__TEXTO FORNECIDO__.
━━━━

Apresentei alguns dados no post passado e o pessoal entrou no espírito pra gerar discussão. Quero agradecer a todos que comentaram e palpitaram, e avisar que estou estudando o máximo que consigo a respeito desse tema, que acho que vai ser meu foco nos próximos meses.

O Giovanni disse em seu comentário sobre os erros da RBS em relação ao ClicRBS. Eu aviso então um link pra ser acessado por quem se interessou pelo assunto: www.kzuka.com.br/blumenau

Voilá! A RBS comprou há algum tempo já, o portal gaúcho jovem Kzuka, e agora ele vai chegar com força aqui em Blumenau. É um passo e tanto, que será dado definitivamente na próxima semana. O fato é que a RBS ligou diretamente a idéia de conteúdo online e interatividade total com o público jovem. Kzuka dentro do colégio, na hora do recreio. Isso é ótimo! A molecada que vive na internet agora mesmo quando não está na frente do PC é levada a atualizar o Kzuka. Vídeos, fotos, blogs, tudo aberto para a garotada antenada na web. A RBS, dessa forma, está preparando esse público jovem para daqui há anos se tornar leitor de jornal. Os gaúchos não são bobos não.

Já o Duwe (que ainda não sei pq não tem um blog) mostrou um ponto muito importante, contrastando com esse papo de Kzuka. Os leitores da Folha de Blumenau são cinqüentões. Provavelmente, até mais do que os do Jornal de Santa Catarina. Mas não adianta, os leitores de jornal impresso estão cada vez mais migrando para a faixa etária 40-55 anos.

Mesmo assim, o Kzuka prova que isso pode mudar. É só usar a cabeça (e o bolso) e arriscar um pouco nas estratégias de marketing. Acho que a Folha pode trazer estes cinqüentões para a internet (a maioria do público da Mundi Editora se encontra nas Classes A e B), e fidelizar os que ainda não chegaram nessa idade. Mas mais importante que isso: pode conquistar novos leitores e gerar maior renda através de sua página na web.

━━━━

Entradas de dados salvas
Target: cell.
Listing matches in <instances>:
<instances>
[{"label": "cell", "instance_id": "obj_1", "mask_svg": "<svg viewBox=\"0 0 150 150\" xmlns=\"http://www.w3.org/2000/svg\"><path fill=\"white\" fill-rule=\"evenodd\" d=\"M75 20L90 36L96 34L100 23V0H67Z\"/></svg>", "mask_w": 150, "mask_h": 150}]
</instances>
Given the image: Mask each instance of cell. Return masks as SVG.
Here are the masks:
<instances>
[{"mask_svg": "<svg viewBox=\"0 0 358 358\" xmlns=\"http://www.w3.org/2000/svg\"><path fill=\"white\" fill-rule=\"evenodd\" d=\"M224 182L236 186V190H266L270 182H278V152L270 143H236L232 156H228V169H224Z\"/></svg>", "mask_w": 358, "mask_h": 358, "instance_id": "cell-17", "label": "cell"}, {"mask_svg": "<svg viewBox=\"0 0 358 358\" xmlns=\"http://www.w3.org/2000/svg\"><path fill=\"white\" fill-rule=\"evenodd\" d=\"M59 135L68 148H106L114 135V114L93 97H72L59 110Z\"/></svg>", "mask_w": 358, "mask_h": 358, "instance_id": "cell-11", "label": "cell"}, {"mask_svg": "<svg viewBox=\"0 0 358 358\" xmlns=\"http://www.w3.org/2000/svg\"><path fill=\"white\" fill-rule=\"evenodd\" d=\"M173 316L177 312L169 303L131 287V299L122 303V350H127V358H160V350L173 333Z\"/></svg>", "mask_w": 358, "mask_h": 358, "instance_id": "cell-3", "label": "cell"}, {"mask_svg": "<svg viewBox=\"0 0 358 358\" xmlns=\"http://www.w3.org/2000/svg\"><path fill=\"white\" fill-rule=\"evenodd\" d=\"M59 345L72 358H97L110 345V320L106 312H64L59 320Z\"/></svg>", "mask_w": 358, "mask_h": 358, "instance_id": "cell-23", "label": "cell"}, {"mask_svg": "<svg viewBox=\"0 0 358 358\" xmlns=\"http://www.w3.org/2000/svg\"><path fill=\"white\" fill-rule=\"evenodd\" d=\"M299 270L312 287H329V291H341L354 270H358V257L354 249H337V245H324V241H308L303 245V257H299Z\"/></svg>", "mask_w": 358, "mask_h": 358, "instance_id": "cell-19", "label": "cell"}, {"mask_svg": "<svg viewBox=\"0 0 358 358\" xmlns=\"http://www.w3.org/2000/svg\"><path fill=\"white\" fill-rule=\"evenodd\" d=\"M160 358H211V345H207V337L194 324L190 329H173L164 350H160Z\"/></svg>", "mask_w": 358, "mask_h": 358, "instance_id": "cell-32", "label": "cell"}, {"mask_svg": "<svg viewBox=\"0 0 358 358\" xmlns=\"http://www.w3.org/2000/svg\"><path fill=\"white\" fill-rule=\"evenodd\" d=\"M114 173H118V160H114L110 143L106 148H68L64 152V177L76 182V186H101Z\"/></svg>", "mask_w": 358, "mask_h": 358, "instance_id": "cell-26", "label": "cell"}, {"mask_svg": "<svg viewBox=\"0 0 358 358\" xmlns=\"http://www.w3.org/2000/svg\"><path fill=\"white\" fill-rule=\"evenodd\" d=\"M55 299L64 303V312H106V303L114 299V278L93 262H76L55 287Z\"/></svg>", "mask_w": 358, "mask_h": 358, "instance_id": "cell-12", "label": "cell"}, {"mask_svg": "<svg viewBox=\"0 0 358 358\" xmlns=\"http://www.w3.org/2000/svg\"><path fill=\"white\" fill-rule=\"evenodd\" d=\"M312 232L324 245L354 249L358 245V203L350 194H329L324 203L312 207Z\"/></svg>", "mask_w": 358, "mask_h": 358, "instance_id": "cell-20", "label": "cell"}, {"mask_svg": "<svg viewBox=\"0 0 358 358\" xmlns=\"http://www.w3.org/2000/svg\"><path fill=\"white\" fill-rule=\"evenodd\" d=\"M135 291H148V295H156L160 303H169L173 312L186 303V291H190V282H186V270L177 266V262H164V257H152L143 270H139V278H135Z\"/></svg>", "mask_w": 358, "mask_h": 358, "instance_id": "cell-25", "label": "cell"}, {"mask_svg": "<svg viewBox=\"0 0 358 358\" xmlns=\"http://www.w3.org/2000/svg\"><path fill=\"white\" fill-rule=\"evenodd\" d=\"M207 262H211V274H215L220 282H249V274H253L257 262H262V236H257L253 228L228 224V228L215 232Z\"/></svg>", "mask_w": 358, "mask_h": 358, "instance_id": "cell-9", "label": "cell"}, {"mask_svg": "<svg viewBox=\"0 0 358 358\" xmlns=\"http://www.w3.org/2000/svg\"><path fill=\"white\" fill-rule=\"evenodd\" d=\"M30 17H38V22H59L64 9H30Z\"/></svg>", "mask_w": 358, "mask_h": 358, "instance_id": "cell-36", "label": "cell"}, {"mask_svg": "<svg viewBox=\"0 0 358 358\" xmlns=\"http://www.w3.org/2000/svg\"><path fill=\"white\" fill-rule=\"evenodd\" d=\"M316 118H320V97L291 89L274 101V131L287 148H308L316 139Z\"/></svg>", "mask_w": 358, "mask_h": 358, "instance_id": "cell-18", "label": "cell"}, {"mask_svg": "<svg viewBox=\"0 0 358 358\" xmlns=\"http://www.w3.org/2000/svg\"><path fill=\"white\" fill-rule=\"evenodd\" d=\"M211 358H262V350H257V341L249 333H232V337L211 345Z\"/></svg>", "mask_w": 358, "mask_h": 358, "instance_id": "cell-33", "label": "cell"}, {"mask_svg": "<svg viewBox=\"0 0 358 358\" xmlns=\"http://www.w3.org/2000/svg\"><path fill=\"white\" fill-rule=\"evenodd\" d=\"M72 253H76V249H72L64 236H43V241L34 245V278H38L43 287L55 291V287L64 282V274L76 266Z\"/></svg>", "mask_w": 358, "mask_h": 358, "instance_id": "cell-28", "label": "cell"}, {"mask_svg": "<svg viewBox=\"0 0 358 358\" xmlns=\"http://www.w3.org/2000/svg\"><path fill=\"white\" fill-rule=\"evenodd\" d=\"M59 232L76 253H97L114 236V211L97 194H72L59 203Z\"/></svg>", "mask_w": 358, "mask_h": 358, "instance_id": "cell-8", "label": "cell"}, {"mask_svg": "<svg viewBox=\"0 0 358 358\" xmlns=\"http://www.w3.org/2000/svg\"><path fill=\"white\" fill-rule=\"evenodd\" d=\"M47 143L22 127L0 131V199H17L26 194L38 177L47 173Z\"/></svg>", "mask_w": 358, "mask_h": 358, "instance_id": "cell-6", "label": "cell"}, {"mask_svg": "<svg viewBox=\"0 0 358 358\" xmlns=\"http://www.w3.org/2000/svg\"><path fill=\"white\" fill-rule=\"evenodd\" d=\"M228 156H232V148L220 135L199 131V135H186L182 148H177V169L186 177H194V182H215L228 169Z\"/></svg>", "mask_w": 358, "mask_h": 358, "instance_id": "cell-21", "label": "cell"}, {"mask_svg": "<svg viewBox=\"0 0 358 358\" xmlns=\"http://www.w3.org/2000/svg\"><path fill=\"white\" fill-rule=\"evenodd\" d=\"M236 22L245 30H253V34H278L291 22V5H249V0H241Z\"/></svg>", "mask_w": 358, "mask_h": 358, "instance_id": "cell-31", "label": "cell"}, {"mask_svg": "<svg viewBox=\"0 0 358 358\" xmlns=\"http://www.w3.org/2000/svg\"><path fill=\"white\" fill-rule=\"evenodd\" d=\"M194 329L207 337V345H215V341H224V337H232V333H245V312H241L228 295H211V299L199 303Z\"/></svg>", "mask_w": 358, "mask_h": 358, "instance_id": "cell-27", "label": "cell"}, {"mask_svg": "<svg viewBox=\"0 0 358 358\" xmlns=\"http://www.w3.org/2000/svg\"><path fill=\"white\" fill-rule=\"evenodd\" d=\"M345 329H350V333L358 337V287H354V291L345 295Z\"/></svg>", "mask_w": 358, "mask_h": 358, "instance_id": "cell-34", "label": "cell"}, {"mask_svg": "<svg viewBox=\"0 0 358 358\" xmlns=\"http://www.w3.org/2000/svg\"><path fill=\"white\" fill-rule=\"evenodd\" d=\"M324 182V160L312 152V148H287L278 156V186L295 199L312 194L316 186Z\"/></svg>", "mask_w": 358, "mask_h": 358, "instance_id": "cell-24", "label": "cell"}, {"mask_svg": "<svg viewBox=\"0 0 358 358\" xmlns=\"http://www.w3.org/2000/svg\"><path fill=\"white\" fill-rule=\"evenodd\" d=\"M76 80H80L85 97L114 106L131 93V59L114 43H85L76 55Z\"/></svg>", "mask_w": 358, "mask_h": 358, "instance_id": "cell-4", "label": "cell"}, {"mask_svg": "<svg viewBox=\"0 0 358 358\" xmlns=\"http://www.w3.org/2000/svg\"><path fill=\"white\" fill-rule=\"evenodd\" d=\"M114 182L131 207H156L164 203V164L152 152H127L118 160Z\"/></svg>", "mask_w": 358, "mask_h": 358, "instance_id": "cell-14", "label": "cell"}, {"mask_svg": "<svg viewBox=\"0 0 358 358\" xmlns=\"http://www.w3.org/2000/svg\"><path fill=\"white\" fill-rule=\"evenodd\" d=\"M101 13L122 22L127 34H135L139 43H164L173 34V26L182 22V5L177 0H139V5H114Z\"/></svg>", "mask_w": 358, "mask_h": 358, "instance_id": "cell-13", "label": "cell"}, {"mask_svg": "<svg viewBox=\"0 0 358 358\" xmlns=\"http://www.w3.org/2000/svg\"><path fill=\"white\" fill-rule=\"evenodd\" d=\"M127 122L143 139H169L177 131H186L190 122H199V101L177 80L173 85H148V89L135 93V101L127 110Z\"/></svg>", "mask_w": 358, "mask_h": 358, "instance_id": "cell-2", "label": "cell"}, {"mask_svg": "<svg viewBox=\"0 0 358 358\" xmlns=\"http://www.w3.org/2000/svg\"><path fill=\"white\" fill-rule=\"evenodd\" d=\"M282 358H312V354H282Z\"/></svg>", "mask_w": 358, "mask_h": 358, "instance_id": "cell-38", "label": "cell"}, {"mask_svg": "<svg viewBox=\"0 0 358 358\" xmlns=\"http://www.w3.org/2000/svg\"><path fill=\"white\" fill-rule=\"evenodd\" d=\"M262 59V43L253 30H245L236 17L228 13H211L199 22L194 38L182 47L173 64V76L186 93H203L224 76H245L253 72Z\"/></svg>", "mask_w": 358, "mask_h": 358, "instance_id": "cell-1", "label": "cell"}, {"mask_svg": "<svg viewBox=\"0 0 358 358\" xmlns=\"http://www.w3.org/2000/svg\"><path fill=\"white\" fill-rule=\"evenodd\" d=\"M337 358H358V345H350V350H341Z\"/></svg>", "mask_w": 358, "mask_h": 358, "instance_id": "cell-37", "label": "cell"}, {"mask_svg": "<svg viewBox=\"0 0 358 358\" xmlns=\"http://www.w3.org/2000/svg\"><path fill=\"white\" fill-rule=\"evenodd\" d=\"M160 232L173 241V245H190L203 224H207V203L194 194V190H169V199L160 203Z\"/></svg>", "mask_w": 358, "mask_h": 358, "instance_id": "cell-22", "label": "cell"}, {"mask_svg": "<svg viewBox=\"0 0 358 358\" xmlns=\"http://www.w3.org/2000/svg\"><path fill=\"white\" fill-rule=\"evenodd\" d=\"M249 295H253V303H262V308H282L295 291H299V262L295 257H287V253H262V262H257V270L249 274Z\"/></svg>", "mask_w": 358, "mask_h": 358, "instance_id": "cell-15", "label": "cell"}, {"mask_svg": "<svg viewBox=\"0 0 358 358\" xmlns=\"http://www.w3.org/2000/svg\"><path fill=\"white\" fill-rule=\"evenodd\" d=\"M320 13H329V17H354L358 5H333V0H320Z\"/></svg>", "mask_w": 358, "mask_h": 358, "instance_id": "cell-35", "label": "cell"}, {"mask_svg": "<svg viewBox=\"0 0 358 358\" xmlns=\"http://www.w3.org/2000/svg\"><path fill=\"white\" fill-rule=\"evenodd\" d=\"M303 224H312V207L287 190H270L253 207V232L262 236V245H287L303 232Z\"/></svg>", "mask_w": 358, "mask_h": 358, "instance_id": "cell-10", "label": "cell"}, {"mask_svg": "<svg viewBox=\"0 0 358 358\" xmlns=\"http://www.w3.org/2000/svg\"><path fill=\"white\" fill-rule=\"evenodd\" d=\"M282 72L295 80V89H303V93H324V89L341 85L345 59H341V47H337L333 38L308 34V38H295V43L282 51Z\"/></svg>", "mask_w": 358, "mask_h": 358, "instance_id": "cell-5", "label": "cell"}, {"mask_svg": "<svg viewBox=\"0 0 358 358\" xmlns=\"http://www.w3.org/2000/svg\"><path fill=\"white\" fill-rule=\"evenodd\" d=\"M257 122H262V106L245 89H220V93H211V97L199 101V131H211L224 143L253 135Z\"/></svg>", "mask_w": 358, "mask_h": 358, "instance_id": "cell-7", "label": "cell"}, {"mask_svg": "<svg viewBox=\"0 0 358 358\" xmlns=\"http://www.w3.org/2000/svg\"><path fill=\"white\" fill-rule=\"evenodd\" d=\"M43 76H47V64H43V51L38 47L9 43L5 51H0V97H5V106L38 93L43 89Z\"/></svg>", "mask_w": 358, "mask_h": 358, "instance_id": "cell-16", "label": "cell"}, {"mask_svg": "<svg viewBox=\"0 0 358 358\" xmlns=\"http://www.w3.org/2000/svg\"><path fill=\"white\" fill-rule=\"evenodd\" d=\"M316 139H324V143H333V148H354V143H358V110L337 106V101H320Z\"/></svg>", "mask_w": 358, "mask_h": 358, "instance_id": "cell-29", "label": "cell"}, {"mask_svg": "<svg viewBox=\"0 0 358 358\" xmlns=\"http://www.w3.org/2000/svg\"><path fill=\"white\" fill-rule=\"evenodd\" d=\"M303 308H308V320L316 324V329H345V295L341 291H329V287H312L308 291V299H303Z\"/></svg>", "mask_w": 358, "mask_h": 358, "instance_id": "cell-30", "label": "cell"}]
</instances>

━━━━

Por favor, traduza para o inglês esta frase do texto sobre o portal Kzuka: "O fato é que a RBS ligou diretamente a idéia de conteúdo online e interatividade total com o público jovem."

The fact is that RBS directly linked the idea of online content and total interactivity with the young audience.